Pero, ¿no te parece que le falta cierto nivel de interpretación? Es decir, concentrarse más en leer la acción que ser agresivo como prácticamente siempre. Sobre todo pensando en esa falta de timing en determinadas acciones y que en unos meses va a cumplir los 32 años (físicamente no va a ser lo mismo).

A.P.: No es el mismo Nicolás Otamendi. No hablamos de uno mejor o peor, sino de uno diferente; uno de 31 años y que deberá modificar/adaptar algunos criterios tanto a su estado de forma como al contexto el que se desarrolle. En su caso, a partir de la velocidad mental que alberga, deberá construir una versión menos arriesgada, con mayor control de las temporizaciones defensivas y que aún mantenga el dinamismo para jugar desde la última línea. Un reto.

Sin embargo, sustentada en vertientes de la experiencia, la figura del argentino podría tener cabida en la actualidad (más allá de lesiones) a partir de esta “nueva versión”. Una mutación de “agresivo” a “interpretativo” en lo que a etiquetas respecta. Un Otamendi que actúe en base a la lectura, reconociéndose incluso menos ágil que antes, y no en base a al instinto.

La condición física, además de los conceptos que aplica y tienen como consecuencia acciones y/o escenarios con influencia directa de esta, no es mejorable a esta edad. A eso habrá que sumarle la pérdida del timing producto de la inactividad. Y, pese a ser un proceso totalmente natural, da lugar a una reinvención que tire más de las virtudes, como su rapidez mental para accionar a partir de la seguridad conforme a su velocidad, técnica y estado. Pero el colectivo, claro, tendrá que seguir “protegiendo”.
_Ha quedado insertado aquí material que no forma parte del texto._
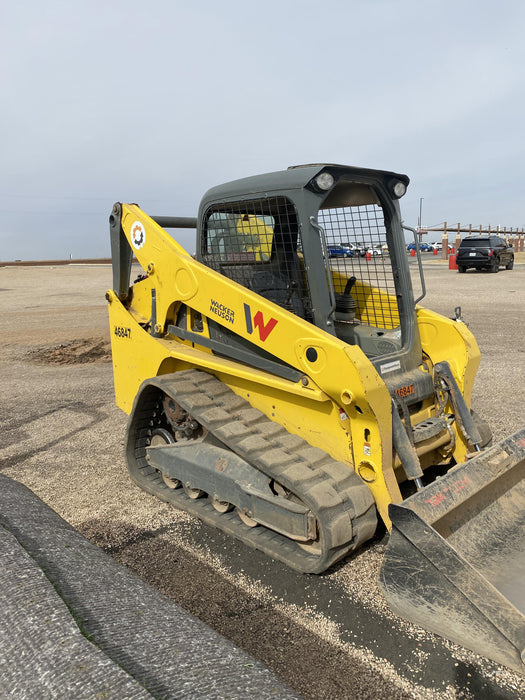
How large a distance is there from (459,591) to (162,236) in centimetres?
324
H.M.: Y es que, para que Pep Guardiola logre su principal objetivo en el Manchester City, el cual es ganar la Champions League, va a necesitar tener una versión más interpretativa de Otamendi, equilibrándola con su agresividad, ¿no te parece? ¿En qué crees que deba mejorar?

Esos fallos de timing, tanto en campo abierto como en defensa posicional, los demuestra sobre todo ante encaradores o delanteros con mucha movilidad, porque por naturaleza busca ser agresivo y meter el pie para cortar/recuperar, pero le está faltando ciertos segundos en determinadas acciones.
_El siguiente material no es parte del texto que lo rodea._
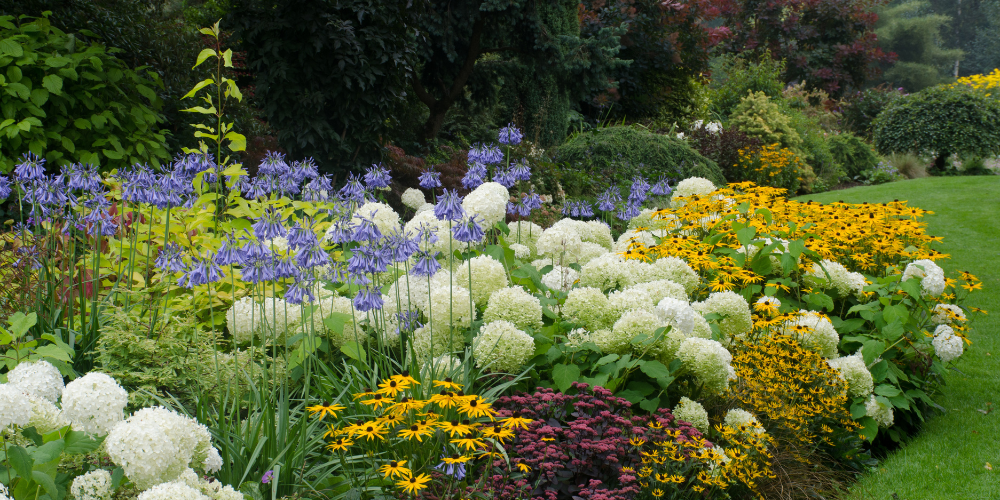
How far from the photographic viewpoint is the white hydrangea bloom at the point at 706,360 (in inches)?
129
Así que, el hecho de aguantar y temporizar al contrario para entender cuándo meter el pie, y no ser agresivo desde el inicio, es un detalle que Otamendi debe potenciar. Como también su lectura con el juego con el balón, porque en ocasiones, sobre todo ante presiones, puede ser impreciso con su pase o también le pueden robar el esférico, como Emiliano Buendía en el tercer gol del Norwich City en la quinta jornada de la Premier League 2019-20.
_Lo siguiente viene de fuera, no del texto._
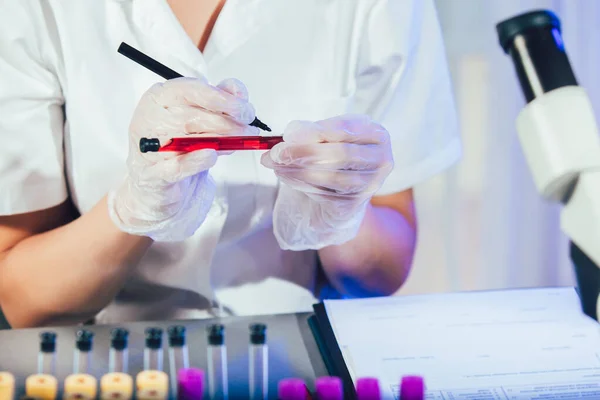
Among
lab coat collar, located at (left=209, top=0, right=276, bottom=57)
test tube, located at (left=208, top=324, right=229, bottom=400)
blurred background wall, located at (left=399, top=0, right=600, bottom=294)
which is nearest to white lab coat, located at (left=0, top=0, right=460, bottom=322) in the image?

A.P.: Su interpretación del juego, sin dudas, es el factor a potenciar. A partir de allí, disminuirán los riesgos. En el caso de Otamendi, sin balón, esto significa dominar las temporizaciones defensivas y llevar al límite ese rompimiento de línea para ir al corte. No trata de conceptos ni de blanco o negro, sino de probabilidades a partir del reconocimiento personal y una reinvención en cuanto a estas. Lo potenciable está en la mente. Después de los 20s, siempre lo está. Qué tan útil pueda ser el argentino ahora, en gran parte, nacerá de allí.

No tendrá un manual ante cada escenario, pues este siquiera existe. Quizá la prudencia necesaria para figurar en la actualidad sea lo más cercano que podría llegar a estar de aquello. El conocimiento del contexto y rival de turno (desde comportamiento colectivo hasta la potencial marca en el partido) será clave en su juego. De allí lo fiable que puede ser ante un “9” referencial entre centrales y lo complicado que podría ser verle ante ideas de juego directo o propuestas reactivas, siendo estas las más comunes al enfrentarse al Manchester City.